清冷的人裹在黑色冷硬的制服裡,本是一身禁慾的氣質,可他這個蹲姿有點痞痞的不羈。

矛盾地讓封凌心跳急速,完全移不開眼。

封凌比他高,沈淮這樣蹲在他敞開的雙腿前,封凌剛從驚豔中回過神,就意識到他們這個姿勢有多危險和糟糕。

沈淮脫下羽絨服後,額頭上不流汗了,他額頭反而滲出汗。

沈淮面容冷淡,“老實交代,你藏在我的車裡想做什麼?”

封凌:“……”

他錯了,他剛才不該逗沈淮叫他那聲“鬱處長”的。

他好像已經預見接下來的難熬和危險。

可男人就是這樣,骨子裡有被禮儀教養壓制的劣性根,在激動或危險時就會衝破壓制冒出頭。

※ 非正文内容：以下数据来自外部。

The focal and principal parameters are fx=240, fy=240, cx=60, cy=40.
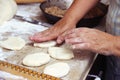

“我勸你好好交代,你大概不想知道上一個不好好交代的人,經歷了什麼。”說著他以這個姿勢,向封凌平直地伸出手。

封凌瞬間身體緊繃,幾乎不敢呼吸。

而沈淮的手只是落在他垂在身前的雙手間的手銬上,他扯了一下,“看到了嗎?”

封凌低頭一看,手銬上竟然有血。

當然不是真血,是道具組塗的假血。

這部大投資大製作的電影,每一處細節都照顧到了,手銬上的血非常逼真,濃紅帶著一抹黑,預兆著上一位的慘烈,封凌鼻尖彷彿嗅到血腥氣。

沈淮說:“他腹部有一道長長的刀口,在這裡。”

沈淮手伸到封凌腹部,輕輕按了一下。

“他不想告訴我我想知道的訊息。”沈淮口吻認真,好像在敘述一件很嚴肅的事,但是他的手一點也不嚴肅。

“我就,”他停頓了一下,平靜啟唇,“用手銬順著刀口捅了進去。”

封凌腹部猛地一僵,不知道是被嚇的,還是其他別人難以知道的原因,腹肌最大幅度地收縮。

他知道,沈淮說的是電影中的一場戲。

在電影中,沈淮演一個心狠手辣,心思叵測的臥底處長,外人都說沒有鬱處長翹不開的嘴,沒人能在他手下堅持一個小時。

封凌看過劇本,這場戲將作為電影的開場。

陰暗牢房中,鬱處長要從一個不肯定張口的人中套訊息。

他走進牢房,身子清瘦挺拔,手隨意地插在制服褲子裡的口袋裡,像一個優雅又自在的貴公子,平靜地看著下屬審問被綁在椅子上的人。

他安靜看了一分鐘左右,舌尖舔了下上顎,抬腳走過去。

彎腰一手按在囚犯身後的椅子上,一手摘下腰間的手銬,問他:“真不能配合我嗎?”

不待囚犯開口,那只好看的手摩挲了一下堅硬冰冷的手銬,猝不及防地捅進囚犯腹部的刀口中拉扯。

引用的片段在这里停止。